# A couple of my designs.



## NaturalFork (Jan 21, 2010)

These are all meant to be made from multiplex. I couldnt find the one I really wanted to post but a couple of these I feel are ok.

You may have to play with the image sizes. The blue one is my "Edge" shooter that I shot with for a very long time.


----------



## e~shot (Jun 3, 2010)

Ray, thanks for the designs. I like the first one.


----------



## NaturalFork (Jan 21, 2010)

Thank you E. I have a few more I will post. They are at work and I forgot today.


----------



## Dayhiker (Mar 13, 2010)

Thanks for sharing these, Ray. I like the blue one best.


----------



## gamekeeper john (Apr 11, 2011)

i like the first 1, very nice design, i have a book which i have had for about 3 years now, it must have a few hundred designs in that i have drawed lol, its dropping apart but i dont know what i would do without it, and i have only ever made about 20 designs from it, i will get some of them on the shared designs section when i get the chance, theres some well crazy designs in it, thanks for sharing, john


----------



## Daniel J (Dec 15, 2010)

thanks for the designs. i like the second one.


----------



## BaneofSmallGame (Sep 22, 2010)

They look good to me Ray, that will help a lot of people I'm sure.
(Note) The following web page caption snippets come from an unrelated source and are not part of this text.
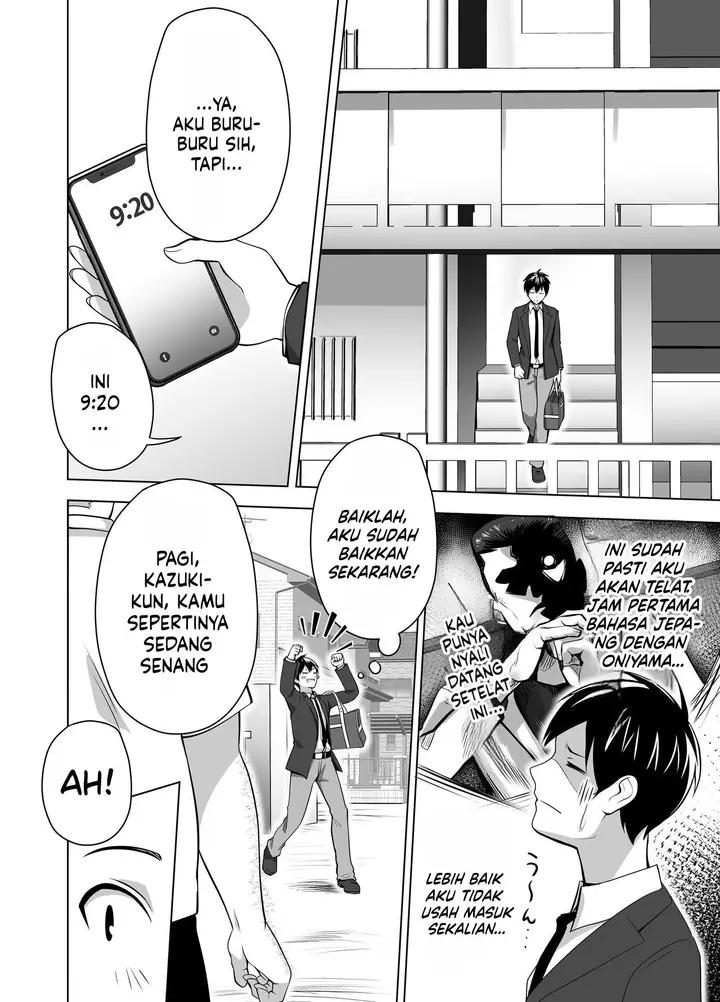 image-komik-omae-no-kaa-chan-sugee-yokatta-yo-chapter-1-5/137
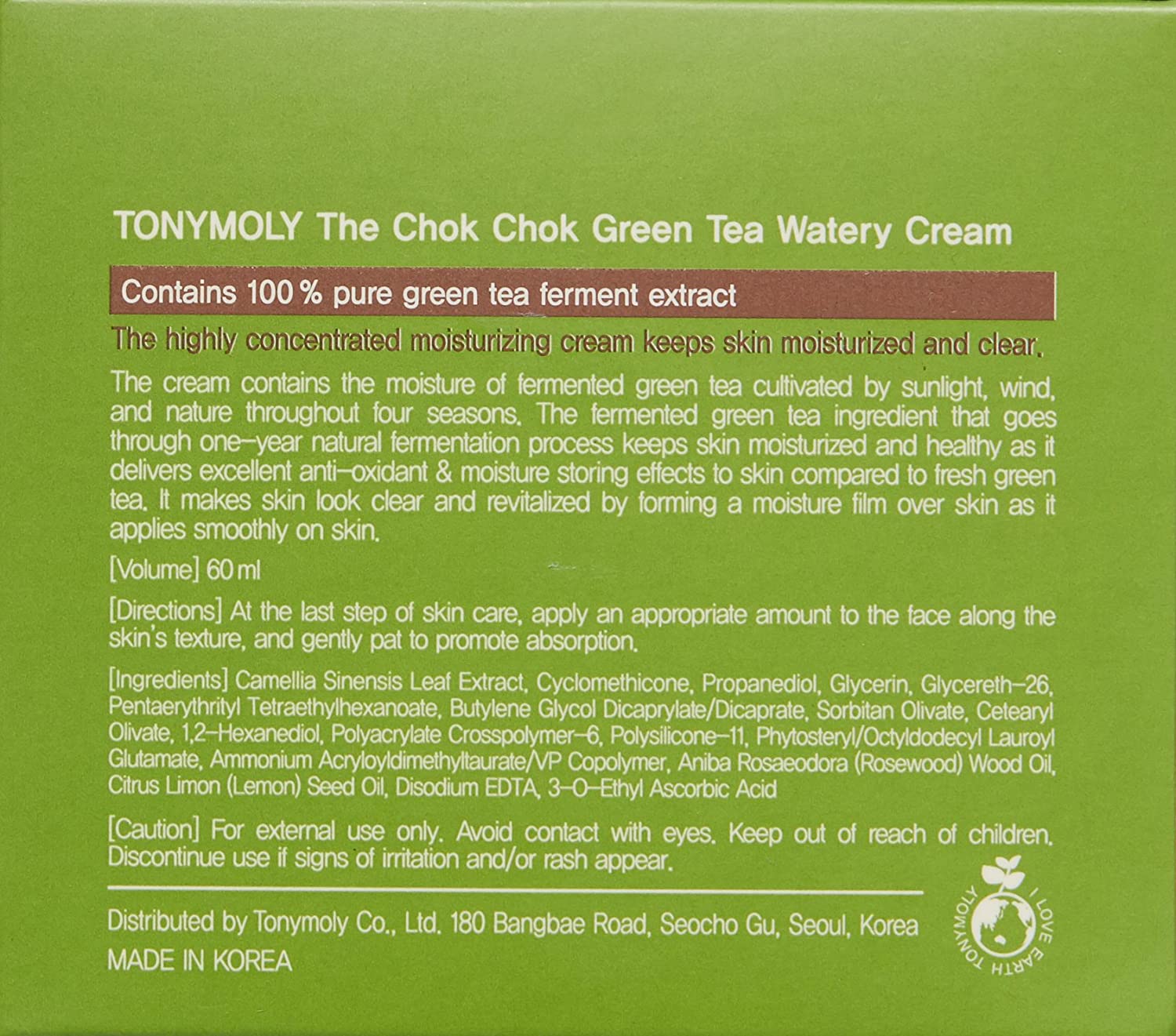 Tonymoly The Chok Chok Green Tea Watery Moisturizing Cream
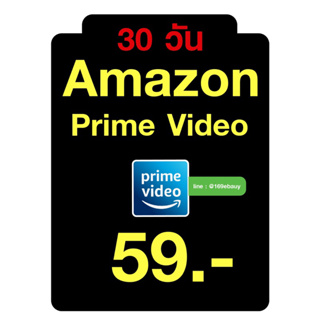 AMAZON Prime คุ้ม หนังเก่าๆเพียบซีรีย์เกาหลี อนิเมะต่างๆ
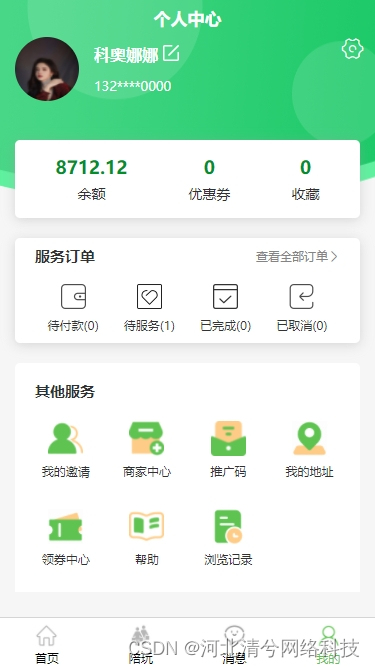 游戏陪玩系统app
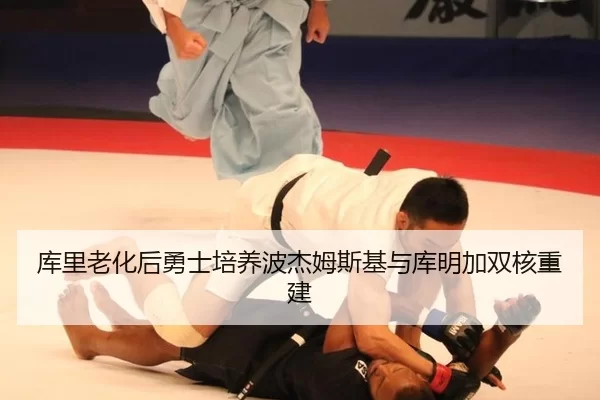 ku-li-lao-hua-hou-yong-shi-pei-yang-bo-jie-mu-si-ji-yu-ku-ming-jia-shuang-he-chong-jian-2-935.jpg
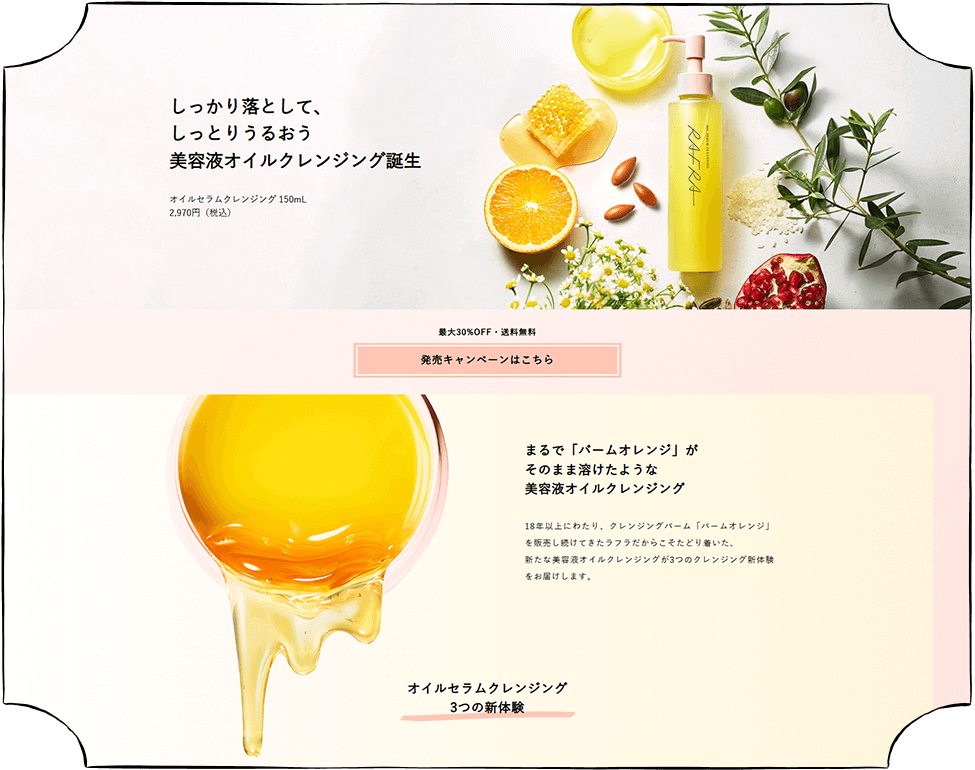 RAFRA 美容液オイルクレンジング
The shared designs section is a great asset to the community, each and every contribution is much appreciated...

Cheers - John


----------



## NaturalFork (Jan 21, 2010)

Dayhiker said:


> Thanks for sharing these, Ray. I like the blue one best.


Thanks. That is the one I prefer as well. Actually going to make another one tonight.


----------



## AJW (Apr 24, 2011)

Thanks for sharing some great designs with us. The blue one is special, one of those you love as soon as you see it. My wanna make list is starting to look daunting.


----------



## Classic Slingshot (Apr 27, 2011)

thanks for the designs


----------